Profits at the entertainment conglomerate beat Wall Street expectations with earnings per-share of $1.33, up from $1.29 per-share in the prior-year period. Revenues grew 5% to $7.3 billion, even as operating income decreased 8% to $1.7 billion. Analysts had projected that Time Warner would post per-share earnings of $1.19 on revenue of $7.3 billion.

The earnings report comes as Time Warner is awaiting government approval for its $85 billion sale to AT&T. The company said it expects the deal will close by the end of 2017. Even without the bureaucratic rubber stamp, AT&T is moving forward with plans to integrate Time Warner into the fold. The telecom giant announced last week that John Stankey will serve as CEO of its media group, giving him control of Time Warner’s properties. Time Warner’s portfolio includes its film studio Warner Bros., its cable division Turner, and the premium cable giant HBO.
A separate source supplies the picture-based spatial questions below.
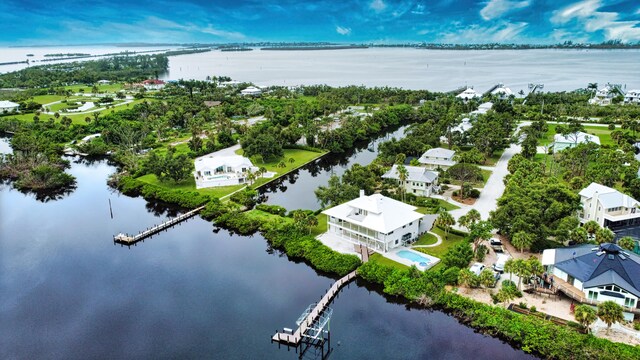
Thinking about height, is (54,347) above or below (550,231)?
below

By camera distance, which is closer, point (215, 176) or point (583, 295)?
point (583, 295)

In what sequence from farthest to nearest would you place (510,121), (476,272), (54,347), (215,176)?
(510,121) < (215,176) < (476,272) < (54,347)

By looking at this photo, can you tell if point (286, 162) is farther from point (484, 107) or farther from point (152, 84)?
point (152, 84)

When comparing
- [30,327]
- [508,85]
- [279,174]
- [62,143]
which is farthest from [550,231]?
[508,85]

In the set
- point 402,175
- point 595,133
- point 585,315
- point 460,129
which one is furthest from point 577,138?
point 585,315

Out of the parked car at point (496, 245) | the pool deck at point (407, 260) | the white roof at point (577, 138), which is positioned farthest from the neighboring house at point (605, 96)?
the pool deck at point (407, 260)

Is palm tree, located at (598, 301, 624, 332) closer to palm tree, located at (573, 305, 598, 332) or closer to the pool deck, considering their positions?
palm tree, located at (573, 305, 598, 332)

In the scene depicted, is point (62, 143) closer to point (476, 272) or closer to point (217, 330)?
point (217, 330)

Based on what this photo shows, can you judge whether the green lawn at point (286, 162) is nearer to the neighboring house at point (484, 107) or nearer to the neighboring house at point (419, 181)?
the neighboring house at point (419, 181)
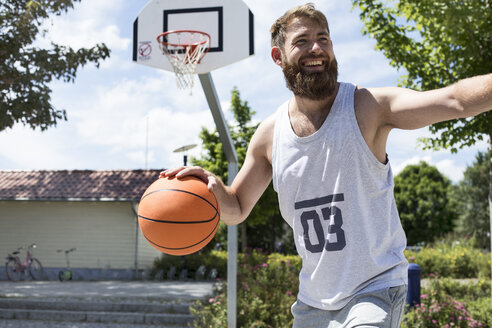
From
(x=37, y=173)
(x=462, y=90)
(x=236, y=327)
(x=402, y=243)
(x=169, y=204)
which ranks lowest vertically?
(x=236, y=327)

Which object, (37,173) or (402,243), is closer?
(402,243)

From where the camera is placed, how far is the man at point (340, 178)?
7.18ft

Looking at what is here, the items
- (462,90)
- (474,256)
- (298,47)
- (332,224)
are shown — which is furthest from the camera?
(474,256)

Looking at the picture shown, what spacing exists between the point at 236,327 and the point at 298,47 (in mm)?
5394

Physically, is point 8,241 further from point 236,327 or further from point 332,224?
point 332,224

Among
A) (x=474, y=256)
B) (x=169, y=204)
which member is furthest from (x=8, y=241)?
(x=169, y=204)

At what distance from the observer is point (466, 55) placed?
780 centimetres

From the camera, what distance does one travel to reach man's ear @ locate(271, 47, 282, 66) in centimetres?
273

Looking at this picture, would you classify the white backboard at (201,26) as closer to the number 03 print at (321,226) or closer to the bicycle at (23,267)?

It was a mixed quarter for Warner Bros., which saw revenues climb 12% to $3 billion as “Wonder Woman” packed in crowds and “Fantastic Beasts and Where to Find Them” debuted on home entertainment platforms. Operating income decreased 28% to $223 million, however, on higher print and advertising expenses. The studio also suffered a huge flop with “King Arthur,” its misguided attempt to scuff up the Round Table set.

HBO’s revenues increased 1% to $1.5 billion on higher subscriber numbers. The channel behind “Game of Thrones” and “Veep” did experience declines in home entertainment and international licensing revenues. Operating income increased 10% to $531 million aided by lower programming costs.

And Donald Trump continues to be good business for news organizations. The White House’s hyper-metabolic approach to news cycles resulted in big ratings for CNN, one of Turner’s flagship properties. It was CNN’s most-watched second quarter ever. Turner’s revenues increased 3% to $3.1 billion, with higher subscriber numbers offsetting advertising declines. Operating income decreased 7% to $1.1 billion, as a new agreement to broadcast NBA games led to increased programming expenses.

“These results and accolades reflect strong execution and the investments we’ve been making, both in the best content and in ensuring that we deliver our content across platforms to offer engaging experiences for our audiences,” Time Warner CEO Jeff Bewkes said in a statement. “Accelerating our pace of innovation and being able to connect more directly with consumers are among the exciting reasons for our proposed merger with AT&T.”

Time Warner will not host an earnings call with analysts due to its pending sale to AT&T.